[Saved entries]
------------------------

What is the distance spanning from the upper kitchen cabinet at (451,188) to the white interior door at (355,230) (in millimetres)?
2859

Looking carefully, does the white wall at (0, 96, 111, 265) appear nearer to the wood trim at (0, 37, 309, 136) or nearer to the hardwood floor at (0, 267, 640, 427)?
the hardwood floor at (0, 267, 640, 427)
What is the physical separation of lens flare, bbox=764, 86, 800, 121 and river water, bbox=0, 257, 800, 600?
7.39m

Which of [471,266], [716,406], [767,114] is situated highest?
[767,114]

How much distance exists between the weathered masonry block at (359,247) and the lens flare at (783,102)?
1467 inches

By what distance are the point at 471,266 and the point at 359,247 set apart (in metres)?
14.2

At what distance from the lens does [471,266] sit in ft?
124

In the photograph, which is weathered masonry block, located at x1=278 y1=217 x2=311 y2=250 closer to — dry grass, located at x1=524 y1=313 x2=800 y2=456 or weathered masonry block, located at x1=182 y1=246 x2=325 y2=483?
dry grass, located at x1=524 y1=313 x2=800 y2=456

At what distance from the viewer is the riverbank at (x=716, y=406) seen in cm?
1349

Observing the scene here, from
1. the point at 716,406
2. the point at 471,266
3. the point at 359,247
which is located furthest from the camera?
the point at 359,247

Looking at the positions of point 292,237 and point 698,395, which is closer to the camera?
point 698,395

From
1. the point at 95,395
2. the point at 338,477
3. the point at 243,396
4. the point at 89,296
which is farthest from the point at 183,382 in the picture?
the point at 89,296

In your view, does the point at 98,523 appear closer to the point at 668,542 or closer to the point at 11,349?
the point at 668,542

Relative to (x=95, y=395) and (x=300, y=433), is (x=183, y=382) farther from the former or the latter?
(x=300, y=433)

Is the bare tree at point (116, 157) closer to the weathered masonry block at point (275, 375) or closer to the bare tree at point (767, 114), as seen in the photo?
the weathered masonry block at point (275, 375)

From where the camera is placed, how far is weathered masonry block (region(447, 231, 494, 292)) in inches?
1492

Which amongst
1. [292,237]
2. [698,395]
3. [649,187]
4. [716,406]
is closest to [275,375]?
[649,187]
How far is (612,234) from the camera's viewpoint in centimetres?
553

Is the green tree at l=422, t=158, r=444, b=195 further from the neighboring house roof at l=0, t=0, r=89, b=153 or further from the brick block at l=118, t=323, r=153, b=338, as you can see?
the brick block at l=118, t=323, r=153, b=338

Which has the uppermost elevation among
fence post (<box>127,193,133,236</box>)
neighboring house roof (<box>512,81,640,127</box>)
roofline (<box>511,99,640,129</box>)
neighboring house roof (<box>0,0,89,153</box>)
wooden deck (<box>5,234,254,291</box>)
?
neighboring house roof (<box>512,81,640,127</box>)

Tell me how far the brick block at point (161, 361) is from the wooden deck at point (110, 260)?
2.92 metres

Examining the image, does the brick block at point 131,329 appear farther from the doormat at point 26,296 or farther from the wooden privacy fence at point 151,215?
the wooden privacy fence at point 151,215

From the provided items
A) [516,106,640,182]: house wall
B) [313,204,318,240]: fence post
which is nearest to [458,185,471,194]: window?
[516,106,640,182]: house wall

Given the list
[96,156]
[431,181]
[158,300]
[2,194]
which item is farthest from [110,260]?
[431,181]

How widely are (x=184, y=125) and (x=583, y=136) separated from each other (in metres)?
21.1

------------------------

• EXERCISE
Copy out the data shown above without altering anything.

• SOLVED EXERCISE
What is the distance spanning from the upper kitchen cabinet at (451,188) to the white interior door at (355,230) (in millimetres)?
2859

Looking carefully, does the white wall at (0, 96, 111, 265) appear nearer to the wood trim at (0, 37, 309, 136) or nearer to the hardwood floor at (0, 267, 640, 427)?
the hardwood floor at (0, 267, 640, 427)
What is the physical separation of lens flare, bbox=764, 86, 800, 121 and river water, bbox=0, 257, 800, 600?
7.39m

Which of [471,266], [716,406], [767,114] is situated highest?
[767,114]

How much distance exists between the weathered masonry block at (359,247) and the lens flare at (783,102)?
1467 inches

By what distance are the point at 471,266 and the point at 359,247 set apart (in metres)?
14.2

At what distance from the lens does [471,266] sit in ft?
124

In the photograph, which is weathered masonry block, located at x1=278 y1=217 x2=311 y2=250 closer to — dry grass, located at x1=524 y1=313 x2=800 y2=456 or weathered masonry block, located at x1=182 y1=246 x2=325 y2=483?
dry grass, located at x1=524 y1=313 x2=800 y2=456

At what distance from the viewer is the riverbank at (x=716, y=406) seen in cm?
1349

Observing the scene here, from
1. the point at 716,406
2. the point at 471,266
3. the point at 359,247
which is located furthest from the camera?
the point at 359,247

Looking at the positions of point 292,237 and point 698,395, which is closer to the camera?
point 698,395

From
1. the point at 95,395
2. the point at 338,477
3. the point at 243,396
4. the point at 89,296
which is farthest from the point at 183,382 in the picture?
the point at 89,296

In your view, does the point at 98,523 appear closer to the point at 668,542 or closer to the point at 11,349?
the point at 668,542

Relative to (x=95, y=395) and (x=300, y=433), is (x=183, y=382) farther from the former or the latter?
(x=300, y=433)

Is the bare tree at point (116, 157) closer to the weathered masonry block at point (275, 375) or closer to the bare tree at point (767, 114), as seen in the photo?
the weathered masonry block at point (275, 375)

From where the camera is placed, how far is weathered masonry block (region(447, 231, 494, 292)) in inches?
1492

Which amongst
1. [292,237]
2. [698,395]
3. [649,187]
4. [716,406]
is closest to [275,375]?
[649,187]
How far is (612,234) from the camera's viewpoint in centimetres?
553

Is the green tree at l=422, t=158, r=444, b=195 further from the neighboring house roof at l=0, t=0, r=89, b=153 or further from the brick block at l=118, t=323, r=153, b=338, as you can see?
the brick block at l=118, t=323, r=153, b=338

Which has the uppermost elevation among
fence post (<box>127,193,133,236</box>)
neighboring house roof (<box>512,81,640,127</box>)
roofline (<box>511,99,640,129</box>)
neighboring house roof (<box>0,0,89,153</box>)
wooden deck (<box>5,234,254,291</box>)
?
neighboring house roof (<box>512,81,640,127</box>)

Tell me how far the brick block at point (161, 361) is from the wooden deck at point (110, 260)?
2.92 metres

Examining the image, does the brick block at point 131,329 appear farther from the doormat at point 26,296 or farther from the wooden privacy fence at point 151,215?
the wooden privacy fence at point 151,215

From the provided items
A) [516,106,640,182]: house wall
B) [313,204,318,240]: fence post
which is nearest to [458,185,471,194]: window?
[516,106,640,182]: house wall

Given the list
[96,156]
[431,181]
[158,300]
[2,194]
which item is farthest from [110,260]?
[431,181]

How widely are (x=184, y=125) and (x=583, y=136) separated from each other (in metres)?
21.1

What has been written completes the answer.